The second sign I'll be using as an example for my teaching at the Denver Summit is the Troll's Bitter Ale, one of the signs for NEB's Pub. I did the sketch freehand on my iPad using the digital pencil. 

With the exception of the 'BITTER ALE' lettering the sign was then designed in EnRoute using the drawing tools. I drew only half the banner and then flipped it before merging the two halves together. The thin vertical rectangles will be the grooves between the boards. The trolls lettering was done freehand.

I duplicated the file and then merged the pieces together to create a 1" thick middle section. The welded steel 1" x 1" tube frame will be inserted into this section. After I created the reliefs I duplicated the file and flipped it. This would allow me to glue the back to the front and have them align perfectly.

The sign faces were routed from 1.5" thick 30lb Precision Board.

The centre section was a simple offset cut from 1" thick Precision Board.

The curly bracket was plasma cut from 1/4" steel plate in just a few second using the MultiCam plasma cutter.

Here's the sign mocked up and ready for assembly. I'll be doing that tomorrow. Stay tuned...

Tuesday, September 13, 2016

Pub sign step by step - part four

The sign was routed in two pieces for each side. I had mistakenly not reversed the toad stool and so the two halves would not match up. This wasn't a big deal however for they would be extensively reworked by hand when I sculpted them later.

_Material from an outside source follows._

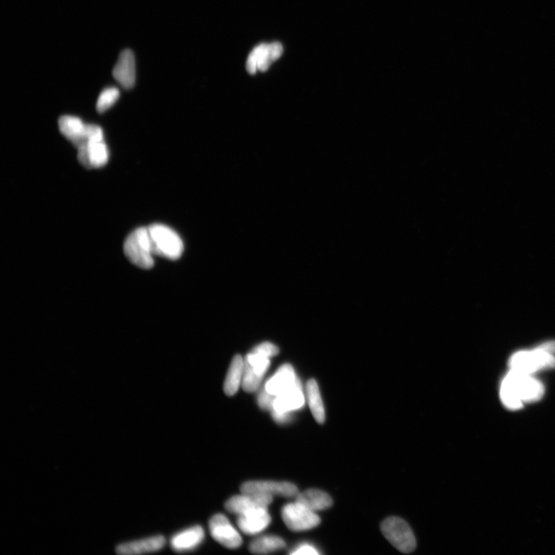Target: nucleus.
<instances>
[{"label":"nucleus","instance_id":"f257e3e1","mask_svg":"<svg viewBox=\"0 0 555 555\" xmlns=\"http://www.w3.org/2000/svg\"><path fill=\"white\" fill-rule=\"evenodd\" d=\"M544 387L532 375L510 371L500 387V399L505 406L517 411L524 404L538 402L544 395Z\"/></svg>","mask_w":555,"mask_h":555},{"label":"nucleus","instance_id":"f03ea898","mask_svg":"<svg viewBox=\"0 0 555 555\" xmlns=\"http://www.w3.org/2000/svg\"><path fill=\"white\" fill-rule=\"evenodd\" d=\"M125 256L134 266L143 269L153 266L154 256L148 227H139L126 238L124 244Z\"/></svg>","mask_w":555,"mask_h":555},{"label":"nucleus","instance_id":"7ed1b4c3","mask_svg":"<svg viewBox=\"0 0 555 555\" xmlns=\"http://www.w3.org/2000/svg\"><path fill=\"white\" fill-rule=\"evenodd\" d=\"M148 230L154 256L171 260L180 257L184 251V244L174 230L159 224L152 225Z\"/></svg>","mask_w":555,"mask_h":555},{"label":"nucleus","instance_id":"20e7f679","mask_svg":"<svg viewBox=\"0 0 555 555\" xmlns=\"http://www.w3.org/2000/svg\"><path fill=\"white\" fill-rule=\"evenodd\" d=\"M512 370L532 375L543 369L555 367L554 355L541 347L530 351H521L513 355L509 362Z\"/></svg>","mask_w":555,"mask_h":555},{"label":"nucleus","instance_id":"39448f33","mask_svg":"<svg viewBox=\"0 0 555 555\" xmlns=\"http://www.w3.org/2000/svg\"><path fill=\"white\" fill-rule=\"evenodd\" d=\"M381 532L394 547L403 553H411L416 547L411 527L402 518L390 517L381 524Z\"/></svg>","mask_w":555,"mask_h":555},{"label":"nucleus","instance_id":"423d86ee","mask_svg":"<svg viewBox=\"0 0 555 555\" xmlns=\"http://www.w3.org/2000/svg\"><path fill=\"white\" fill-rule=\"evenodd\" d=\"M281 517L289 529L293 532L313 529L321 522L320 517L314 512L296 502L284 507Z\"/></svg>","mask_w":555,"mask_h":555},{"label":"nucleus","instance_id":"0eeeda50","mask_svg":"<svg viewBox=\"0 0 555 555\" xmlns=\"http://www.w3.org/2000/svg\"><path fill=\"white\" fill-rule=\"evenodd\" d=\"M270 367V359L252 351L244 360L242 388L245 392L253 393L259 387L262 380Z\"/></svg>","mask_w":555,"mask_h":555},{"label":"nucleus","instance_id":"6e6552de","mask_svg":"<svg viewBox=\"0 0 555 555\" xmlns=\"http://www.w3.org/2000/svg\"><path fill=\"white\" fill-rule=\"evenodd\" d=\"M284 47L280 43H262L250 53L247 62V70L250 75L257 71L266 72L271 63L283 55Z\"/></svg>","mask_w":555,"mask_h":555},{"label":"nucleus","instance_id":"1a4fd4ad","mask_svg":"<svg viewBox=\"0 0 555 555\" xmlns=\"http://www.w3.org/2000/svg\"><path fill=\"white\" fill-rule=\"evenodd\" d=\"M240 490L242 494H266L286 497H293L298 495V487L289 482L249 481L243 484Z\"/></svg>","mask_w":555,"mask_h":555},{"label":"nucleus","instance_id":"9d476101","mask_svg":"<svg viewBox=\"0 0 555 555\" xmlns=\"http://www.w3.org/2000/svg\"><path fill=\"white\" fill-rule=\"evenodd\" d=\"M209 529L213 539L227 549H235L242 544V537L223 514H216L209 522Z\"/></svg>","mask_w":555,"mask_h":555},{"label":"nucleus","instance_id":"9b49d317","mask_svg":"<svg viewBox=\"0 0 555 555\" xmlns=\"http://www.w3.org/2000/svg\"><path fill=\"white\" fill-rule=\"evenodd\" d=\"M272 502V496L266 494H243L230 498L225 503L227 511L239 516L268 508Z\"/></svg>","mask_w":555,"mask_h":555},{"label":"nucleus","instance_id":"f8f14e48","mask_svg":"<svg viewBox=\"0 0 555 555\" xmlns=\"http://www.w3.org/2000/svg\"><path fill=\"white\" fill-rule=\"evenodd\" d=\"M305 404V397L301 382L297 383L286 391L285 393L276 397L273 402L271 413L291 414L298 411Z\"/></svg>","mask_w":555,"mask_h":555},{"label":"nucleus","instance_id":"ddd939ff","mask_svg":"<svg viewBox=\"0 0 555 555\" xmlns=\"http://www.w3.org/2000/svg\"><path fill=\"white\" fill-rule=\"evenodd\" d=\"M298 379L293 367L289 364H285L266 382L263 390L276 398L292 388Z\"/></svg>","mask_w":555,"mask_h":555},{"label":"nucleus","instance_id":"4468645a","mask_svg":"<svg viewBox=\"0 0 555 555\" xmlns=\"http://www.w3.org/2000/svg\"><path fill=\"white\" fill-rule=\"evenodd\" d=\"M77 150L78 161L87 168H102L108 161L109 152L104 141L90 143Z\"/></svg>","mask_w":555,"mask_h":555},{"label":"nucleus","instance_id":"2eb2a0df","mask_svg":"<svg viewBox=\"0 0 555 555\" xmlns=\"http://www.w3.org/2000/svg\"><path fill=\"white\" fill-rule=\"evenodd\" d=\"M113 76L118 84L125 89L134 86L136 80L135 59L131 50H125L120 54L113 70Z\"/></svg>","mask_w":555,"mask_h":555},{"label":"nucleus","instance_id":"dca6fc26","mask_svg":"<svg viewBox=\"0 0 555 555\" xmlns=\"http://www.w3.org/2000/svg\"><path fill=\"white\" fill-rule=\"evenodd\" d=\"M59 129L62 134L70 140L74 146L80 149L85 144L87 124L80 118L72 116H63L58 122Z\"/></svg>","mask_w":555,"mask_h":555},{"label":"nucleus","instance_id":"f3484780","mask_svg":"<svg viewBox=\"0 0 555 555\" xmlns=\"http://www.w3.org/2000/svg\"><path fill=\"white\" fill-rule=\"evenodd\" d=\"M271 518L268 512V508L241 515L238 519L240 530L247 534H257L265 530L270 524Z\"/></svg>","mask_w":555,"mask_h":555},{"label":"nucleus","instance_id":"a211bd4d","mask_svg":"<svg viewBox=\"0 0 555 555\" xmlns=\"http://www.w3.org/2000/svg\"><path fill=\"white\" fill-rule=\"evenodd\" d=\"M166 542V539L163 536H154L151 537V538L118 545L116 548V552L120 554H139L153 552L163 549Z\"/></svg>","mask_w":555,"mask_h":555},{"label":"nucleus","instance_id":"6ab92c4d","mask_svg":"<svg viewBox=\"0 0 555 555\" xmlns=\"http://www.w3.org/2000/svg\"><path fill=\"white\" fill-rule=\"evenodd\" d=\"M296 502L303 505L314 512L325 510L333 505V499L324 491L317 489H308L303 493H298Z\"/></svg>","mask_w":555,"mask_h":555},{"label":"nucleus","instance_id":"aec40b11","mask_svg":"<svg viewBox=\"0 0 555 555\" xmlns=\"http://www.w3.org/2000/svg\"><path fill=\"white\" fill-rule=\"evenodd\" d=\"M205 538L202 527L195 526L173 537L171 546L177 551H185L195 549Z\"/></svg>","mask_w":555,"mask_h":555},{"label":"nucleus","instance_id":"412c9836","mask_svg":"<svg viewBox=\"0 0 555 555\" xmlns=\"http://www.w3.org/2000/svg\"><path fill=\"white\" fill-rule=\"evenodd\" d=\"M243 375L244 360L237 355L233 358L225 380L224 391L227 396H233L238 392L242 384Z\"/></svg>","mask_w":555,"mask_h":555},{"label":"nucleus","instance_id":"4be33fe9","mask_svg":"<svg viewBox=\"0 0 555 555\" xmlns=\"http://www.w3.org/2000/svg\"><path fill=\"white\" fill-rule=\"evenodd\" d=\"M306 394L309 407L316 421L323 424L325 421V414L320 389L315 379H311L306 385Z\"/></svg>","mask_w":555,"mask_h":555},{"label":"nucleus","instance_id":"5701e85b","mask_svg":"<svg viewBox=\"0 0 555 555\" xmlns=\"http://www.w3.org/2000/svg\"><path fill=\"white\" fill-rule=\"evenodd\" d=\"M284 539L277 536L267 535L252 541L249 545V550L254 554H269L281 550L286 547Z\"/></svg>","mask_w":555,"mask_h":555},{"label":"nucleus","instance_id":"b1692460","mask_svg":"<svg viewBox=\"0 0 555 555\" xmlns=\"http://www.w3.org/2000/svg\"><path fill=\"white\" fill-rule=\"evenodd\" d=\"M120 96V91L116 87H108L99 95L97 102V111L103 113L112 107Z\"/></svg>","mask_w":555,"mask_h":555},{"label":"nucleus","instance_id":"393cba45","mask_svg":"<svg viewBox=\"0 0 555 555\" xmlns=\"http://www.w3.org/2000/svg\"><path fill=\"white\" fill-rule=\"evenodd\" d=\"M253 350L263 355V356H265L269 359L277 356L279 352V350L276 345L269 342L263 343L257 345V347L254 348Z\"/></svg>","mask_w":555,"mask_h":555},{"label":"nucleus","instance_id":"a878e982","mask_svg":"<svg viewBox=\"0 0 555 555\" xmlns=\"http://www.w3.org/2000/svg\"><path fill=\"white\" fill-rule=\"evenodd\" d=\"M274 399L275 398L267 394L265 390H262L258 397V403L262 409L271 411Z\"/></svg>","mask_w":555,"mask_h":555},{"label":"nucleus","instance_id":"bb28decb","mask_svg":"<svg viewBox=\"0 0 555 555\" xmlns=\"http://www.w3.org/2000/svg\"><path fill=\"white\" fill-rule=\"evenodd\" d=\"M292 554H313L316 555L318 554V551L313 547L311 545L308 544H303L300 546L298 549H296L293 552L291 553Z\"/></svg>","mask_w":555,"mask_h":555},{"label":"nucleus","instance_id":"cd10ccee","mask_svg":"<svg viewBox=\"0 0 555 555\" xmlns=\"http://www.w3.org/2000/svg\"><path fill=\"white\" fill-rule=\"evenodd\" d=\"M541 349L553 355L555 354V341L548 342L541 345Z\"/></svg>","mask_w":555,"mask_h":555}]
</instances>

I welded up a quick frame with 5/8" round steel bar. This was then placed on the back of one of the halves and an outline traced out with a pencil

I then used my air powered die grinder to create a half could hollow into which I would glue the welded frame. Once I had the first half done I put in the frame added the other side of the sign and carefully flipped it over. I then repeated the process.

Once everything fit properly I spread some PB Bond 240 glue (Coastal Enterprises) This is a one part glue activated by a spritz of water.

I then used some coarse wood screws to fasten the two sides together. I added the two school top pieces using the same glue.

I then ran some 1" pipe through our bender to form the correct radius I needed.

I cut the fancy bracket from some 1/4" plate on the MultiCam plasma cutter.

All of this was welded up and then bolted on to a temporary stand for finishing.